Женщины, заполняющие всё помещение своим хищным парфюмом. Они, как кальмары, испускают клубящееся облако чернил, чтобы скрыться в них. Чтобы ни один пёс не взял их след. Женщины хорошо маскируются: ни один пёс не возьмёт их след.
Мальчик говорит: «от тебя духами пахнет». Духи живут в маленьких склянках и служат тому, кто их выпускает. Существуют целые индустрии, выпускающие духов.

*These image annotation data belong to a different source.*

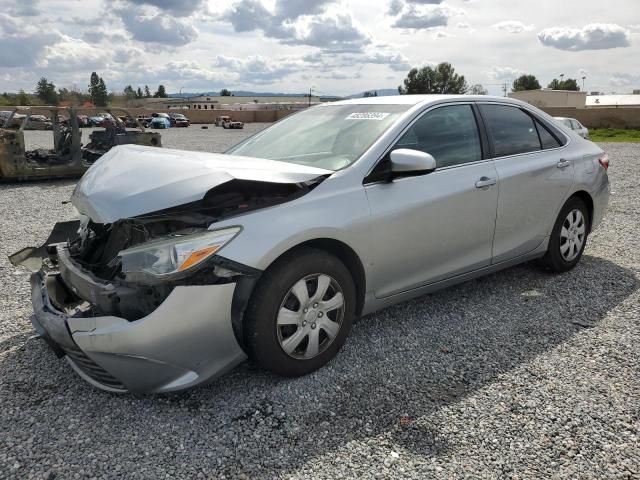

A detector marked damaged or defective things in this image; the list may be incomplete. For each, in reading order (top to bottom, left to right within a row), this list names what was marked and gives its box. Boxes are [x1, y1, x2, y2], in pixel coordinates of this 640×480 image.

wrecked car in background [0, 107, 160, 182]
crumpled hood [71, 144, 330, 223]
damaged front end [13, 147, 330, 394]
broken headlight [119, 228, 241, 280]
front bumper damage [26, 244, 252, 394]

Между тем от пустоты нельзя избавиться, но также ошибочно полагать, будто мы можем её заполнить. Пустота покрыта прочной белковой оболочкой, наподобие плавательного пузыря у рыб. Человека, внутри которого выросла пустота, легко вычислить, но нелегко выследить: ни одна рыба не возьмёт его след. Он, как пузырь, силится быть вытолкнутым толщей воды, но толща воды не имеет поверхности: вода выталкивает и не выпускает. У них, как у рыб, отрастает боковая линия, позволяющая избежать приближающегося преследователя, не
взглянув на него, даже не подозревая о нём. Пустоту нельзя ни извлечь, ни заполнить: только точный удар иглы прокалывает оболочку, поэтому движения их сбивчивы и они сами не понимают, отчего их ни с того, ни с сего кидает из стороны в сторону, шатает, вдруг сгибает в три погибели и отбрасывает далеко назад. Они лишены маршрута и их движения непредсказуемы.
У девочки в коробке из-под обуви жили два рыбьих пузыря, Шантеклер и Теодорих. Они были сухие и ничем не пахли. Мальчик в один прекрасный день почистил всю обувь в квартире коричневым кремом, потому что не мог остановиться, потом обувь закончилась и он почистил её ещё раз.
Игла бьёт наугад, она слепа и вся одно острие. Это случается, когда в голове без всякого повода вдруг возникает какое-то слово, о котором мы не имеем обыкновения думать в повседневной жизни, «олень», например, или «вереск». И вдруг в следующую секунду я переворачиваю страницу и вижу там «вереск», или на экране появляется олень, хотя ни об оленях, ни о вереске в этой книге или в этом фильме прежде и речи не было. Бессмысленность этого совпадения служит залогом того, что игла ударила в цель.